Atletico CEO insists no fee will prise Julian Alvarez away, leaving Man City windfall in doubt
Atletico Madrid CEO Miguel Angel Gil has publicly declared that no offer — not even £170m — will be enough to sell Julian Alvarez this summer, casting doubt on a potential windfall for Manchester City, who hold a 10 per cent sell-on clause from his 2023 departure.
Atletico Madrid have drawn a firm line under Julian Alvarez’s future, with CEO Miguel Angel Gil insisting the club will not sell the Argentine striker regardless of the fee offered, complicating any transfer windfall Manchester City had hoped to receive.
Gil made the statement directly to club media, naming Barcelona president Joan Laporta in the process. “I have no doubt that Atlético is the place in the world for Julián and that Julián is the perfect striker for Atlético de Madrid,” Gil said. “We don’t want to transfer him; we won’t accept the €100m offer, nor will we accept one for €150m or €200m.”

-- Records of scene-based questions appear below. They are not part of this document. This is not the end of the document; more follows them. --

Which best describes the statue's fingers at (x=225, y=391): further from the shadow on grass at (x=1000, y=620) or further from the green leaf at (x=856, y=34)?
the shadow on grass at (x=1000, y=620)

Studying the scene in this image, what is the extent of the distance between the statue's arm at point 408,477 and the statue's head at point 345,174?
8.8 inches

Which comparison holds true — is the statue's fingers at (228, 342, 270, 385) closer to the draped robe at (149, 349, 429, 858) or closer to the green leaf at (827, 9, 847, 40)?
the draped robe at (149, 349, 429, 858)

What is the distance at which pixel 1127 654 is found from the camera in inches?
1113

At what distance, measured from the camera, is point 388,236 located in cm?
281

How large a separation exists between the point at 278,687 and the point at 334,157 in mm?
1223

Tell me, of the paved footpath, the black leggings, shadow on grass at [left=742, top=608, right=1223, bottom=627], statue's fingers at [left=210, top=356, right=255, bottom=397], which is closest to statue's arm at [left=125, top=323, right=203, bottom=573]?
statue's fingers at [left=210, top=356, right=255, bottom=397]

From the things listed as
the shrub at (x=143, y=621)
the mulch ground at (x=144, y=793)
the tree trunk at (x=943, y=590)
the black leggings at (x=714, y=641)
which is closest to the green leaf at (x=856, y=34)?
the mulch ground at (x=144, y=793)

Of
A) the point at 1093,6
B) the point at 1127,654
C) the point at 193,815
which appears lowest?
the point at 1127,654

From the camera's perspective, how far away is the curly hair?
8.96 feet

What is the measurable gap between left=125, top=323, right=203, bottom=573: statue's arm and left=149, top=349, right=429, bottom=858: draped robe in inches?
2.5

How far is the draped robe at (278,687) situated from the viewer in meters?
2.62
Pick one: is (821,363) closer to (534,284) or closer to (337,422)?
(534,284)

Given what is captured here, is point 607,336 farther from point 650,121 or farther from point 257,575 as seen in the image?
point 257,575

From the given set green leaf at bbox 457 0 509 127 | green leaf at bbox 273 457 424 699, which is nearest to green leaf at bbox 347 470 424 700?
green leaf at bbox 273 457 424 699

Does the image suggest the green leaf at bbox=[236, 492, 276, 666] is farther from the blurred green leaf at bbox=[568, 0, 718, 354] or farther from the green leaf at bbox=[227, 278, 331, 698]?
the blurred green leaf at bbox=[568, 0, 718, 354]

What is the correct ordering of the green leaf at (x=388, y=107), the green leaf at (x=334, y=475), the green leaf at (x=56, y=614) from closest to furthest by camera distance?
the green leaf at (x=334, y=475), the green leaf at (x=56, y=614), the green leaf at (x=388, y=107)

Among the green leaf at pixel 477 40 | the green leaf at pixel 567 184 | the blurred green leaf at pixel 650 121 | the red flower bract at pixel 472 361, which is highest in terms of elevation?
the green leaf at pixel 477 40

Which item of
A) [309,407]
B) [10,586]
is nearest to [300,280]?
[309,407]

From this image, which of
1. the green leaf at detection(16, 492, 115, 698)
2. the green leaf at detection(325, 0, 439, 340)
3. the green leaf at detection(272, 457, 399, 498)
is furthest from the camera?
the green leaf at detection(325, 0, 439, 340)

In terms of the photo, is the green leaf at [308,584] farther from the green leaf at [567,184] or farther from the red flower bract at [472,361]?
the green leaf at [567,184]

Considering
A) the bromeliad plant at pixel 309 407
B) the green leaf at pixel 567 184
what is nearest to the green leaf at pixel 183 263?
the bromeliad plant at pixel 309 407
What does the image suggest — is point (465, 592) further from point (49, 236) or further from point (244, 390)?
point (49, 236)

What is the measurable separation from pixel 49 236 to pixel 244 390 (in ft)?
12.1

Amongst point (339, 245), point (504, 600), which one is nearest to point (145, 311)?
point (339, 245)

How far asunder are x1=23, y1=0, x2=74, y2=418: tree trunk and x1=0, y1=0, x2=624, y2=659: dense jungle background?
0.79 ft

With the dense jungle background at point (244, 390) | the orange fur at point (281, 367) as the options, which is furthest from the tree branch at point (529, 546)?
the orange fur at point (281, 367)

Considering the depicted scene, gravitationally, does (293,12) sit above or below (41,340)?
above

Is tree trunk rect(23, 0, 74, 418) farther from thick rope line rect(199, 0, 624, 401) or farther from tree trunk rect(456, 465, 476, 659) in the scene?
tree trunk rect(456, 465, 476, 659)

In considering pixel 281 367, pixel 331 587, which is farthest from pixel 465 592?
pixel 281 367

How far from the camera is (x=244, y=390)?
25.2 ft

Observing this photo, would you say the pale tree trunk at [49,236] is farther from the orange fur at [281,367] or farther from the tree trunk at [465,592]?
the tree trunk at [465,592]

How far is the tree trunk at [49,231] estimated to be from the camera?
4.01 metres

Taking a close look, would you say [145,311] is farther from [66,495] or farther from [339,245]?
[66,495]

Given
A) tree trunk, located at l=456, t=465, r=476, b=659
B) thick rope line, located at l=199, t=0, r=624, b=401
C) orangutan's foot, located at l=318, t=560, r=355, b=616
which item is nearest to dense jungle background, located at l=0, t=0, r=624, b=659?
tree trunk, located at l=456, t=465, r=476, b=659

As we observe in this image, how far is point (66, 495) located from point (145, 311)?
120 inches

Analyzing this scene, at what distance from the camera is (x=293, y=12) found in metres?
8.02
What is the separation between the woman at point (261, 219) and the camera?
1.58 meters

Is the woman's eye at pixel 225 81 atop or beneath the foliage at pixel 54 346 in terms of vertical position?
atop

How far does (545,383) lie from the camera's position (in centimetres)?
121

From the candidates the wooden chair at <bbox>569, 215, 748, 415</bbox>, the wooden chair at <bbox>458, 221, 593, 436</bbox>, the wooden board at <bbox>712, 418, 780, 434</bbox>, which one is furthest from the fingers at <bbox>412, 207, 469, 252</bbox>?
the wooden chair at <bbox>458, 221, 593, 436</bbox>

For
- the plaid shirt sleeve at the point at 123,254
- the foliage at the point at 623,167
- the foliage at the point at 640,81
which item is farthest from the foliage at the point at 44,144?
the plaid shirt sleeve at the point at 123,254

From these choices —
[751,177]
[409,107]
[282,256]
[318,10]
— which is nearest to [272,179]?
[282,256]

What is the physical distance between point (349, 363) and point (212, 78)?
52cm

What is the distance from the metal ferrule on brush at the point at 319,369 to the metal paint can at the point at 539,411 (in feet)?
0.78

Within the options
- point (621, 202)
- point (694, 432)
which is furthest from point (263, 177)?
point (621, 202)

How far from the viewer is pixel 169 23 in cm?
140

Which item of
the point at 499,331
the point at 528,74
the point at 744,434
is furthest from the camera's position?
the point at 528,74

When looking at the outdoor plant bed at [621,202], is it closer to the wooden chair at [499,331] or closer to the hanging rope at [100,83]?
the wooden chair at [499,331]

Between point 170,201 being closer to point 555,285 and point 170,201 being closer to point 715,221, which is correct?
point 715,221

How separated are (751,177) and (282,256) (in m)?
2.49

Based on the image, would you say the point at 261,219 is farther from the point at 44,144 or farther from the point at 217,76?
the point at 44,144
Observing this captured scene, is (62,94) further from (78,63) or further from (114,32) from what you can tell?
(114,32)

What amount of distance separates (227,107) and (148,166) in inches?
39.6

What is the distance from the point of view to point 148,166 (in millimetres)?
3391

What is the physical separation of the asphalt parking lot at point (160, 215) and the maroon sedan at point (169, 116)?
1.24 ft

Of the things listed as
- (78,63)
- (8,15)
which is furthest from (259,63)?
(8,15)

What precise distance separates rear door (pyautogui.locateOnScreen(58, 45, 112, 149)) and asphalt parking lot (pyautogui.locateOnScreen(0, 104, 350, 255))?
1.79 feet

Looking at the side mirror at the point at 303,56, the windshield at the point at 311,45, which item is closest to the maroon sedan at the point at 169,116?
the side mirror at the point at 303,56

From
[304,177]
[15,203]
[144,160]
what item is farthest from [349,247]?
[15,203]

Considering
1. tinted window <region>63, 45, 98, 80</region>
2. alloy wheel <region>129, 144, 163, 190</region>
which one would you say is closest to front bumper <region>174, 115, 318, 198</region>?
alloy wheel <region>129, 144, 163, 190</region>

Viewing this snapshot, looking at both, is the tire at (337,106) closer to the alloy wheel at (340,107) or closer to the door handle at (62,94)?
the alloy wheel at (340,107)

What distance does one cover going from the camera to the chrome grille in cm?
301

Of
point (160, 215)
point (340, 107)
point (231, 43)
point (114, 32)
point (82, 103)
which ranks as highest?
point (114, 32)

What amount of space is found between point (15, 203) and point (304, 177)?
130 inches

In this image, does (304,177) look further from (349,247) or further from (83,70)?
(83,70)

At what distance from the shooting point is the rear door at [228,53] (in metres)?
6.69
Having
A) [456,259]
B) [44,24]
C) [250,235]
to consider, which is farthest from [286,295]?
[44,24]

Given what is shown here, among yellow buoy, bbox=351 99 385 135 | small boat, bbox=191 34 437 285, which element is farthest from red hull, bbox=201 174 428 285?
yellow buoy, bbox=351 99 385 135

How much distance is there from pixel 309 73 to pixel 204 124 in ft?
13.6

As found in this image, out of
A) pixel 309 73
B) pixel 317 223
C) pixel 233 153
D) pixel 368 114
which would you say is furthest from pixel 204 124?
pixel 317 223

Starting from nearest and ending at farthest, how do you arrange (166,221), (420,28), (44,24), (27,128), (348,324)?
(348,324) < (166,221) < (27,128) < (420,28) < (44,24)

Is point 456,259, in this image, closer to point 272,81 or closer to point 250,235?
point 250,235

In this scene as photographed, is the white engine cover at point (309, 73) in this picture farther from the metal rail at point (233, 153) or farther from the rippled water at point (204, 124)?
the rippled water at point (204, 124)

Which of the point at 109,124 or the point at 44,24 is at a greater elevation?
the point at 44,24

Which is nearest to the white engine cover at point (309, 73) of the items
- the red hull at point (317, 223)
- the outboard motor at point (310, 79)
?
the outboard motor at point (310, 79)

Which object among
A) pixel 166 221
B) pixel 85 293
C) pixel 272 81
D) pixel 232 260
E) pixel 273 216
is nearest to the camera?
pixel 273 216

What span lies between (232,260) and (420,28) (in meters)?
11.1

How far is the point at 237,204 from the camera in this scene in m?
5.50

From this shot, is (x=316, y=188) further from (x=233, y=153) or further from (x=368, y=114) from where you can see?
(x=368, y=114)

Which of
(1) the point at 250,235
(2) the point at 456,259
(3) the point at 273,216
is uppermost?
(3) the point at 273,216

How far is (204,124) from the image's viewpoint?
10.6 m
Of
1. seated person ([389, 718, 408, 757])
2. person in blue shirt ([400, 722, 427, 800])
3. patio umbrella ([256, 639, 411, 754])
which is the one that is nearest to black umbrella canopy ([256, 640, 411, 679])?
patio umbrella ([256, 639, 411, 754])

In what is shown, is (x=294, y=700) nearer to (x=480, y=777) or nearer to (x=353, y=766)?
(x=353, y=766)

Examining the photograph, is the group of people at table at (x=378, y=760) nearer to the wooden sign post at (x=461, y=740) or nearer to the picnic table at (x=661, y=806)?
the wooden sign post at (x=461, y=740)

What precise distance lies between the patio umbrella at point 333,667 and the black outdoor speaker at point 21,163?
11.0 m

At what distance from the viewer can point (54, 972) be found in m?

The declaration matters for City because of a clause inserted into the 2023 deal that took Alvarez to the Wanda Metropolitano. The Premier League club retained 10 per cent of any future profit on the sale, meaning a £120m deal would return roughly £4m to the Etihad, while a £160m transfer would yield around £8m. At the £170m threshold Gil publicly dismissed, City’s share would be in the region of £9m.
Alvarez joined Atletico in a club-record deal that has since risen to more than £81m with add-ons, and his value has continued to climb. The 26-year-old has been a consistent performer in La Liga and remains central to Argentina’s international ambitions, with the reigning world champions one game away from winning back-to-back World Cups at the 2026 tournament.
Arsenal and Barcelona have both been linked with a move for the striker, and Alvarez himself has reportedly indicated a preference for leaving Madrid. But Gil’s comments suggest Atletico intend to outlast any interested party, banking on the player’s contractual situation and the club’s public stance to deter formal bids.
For City, the outcome remains binary: either a significant club triggers a fee large enough to generate a meaningful sell-on payment, or Alvarez stays put and the clause yields nothing. Gil’s intervention suggests the latter is the more likely scenario heading into the summer window.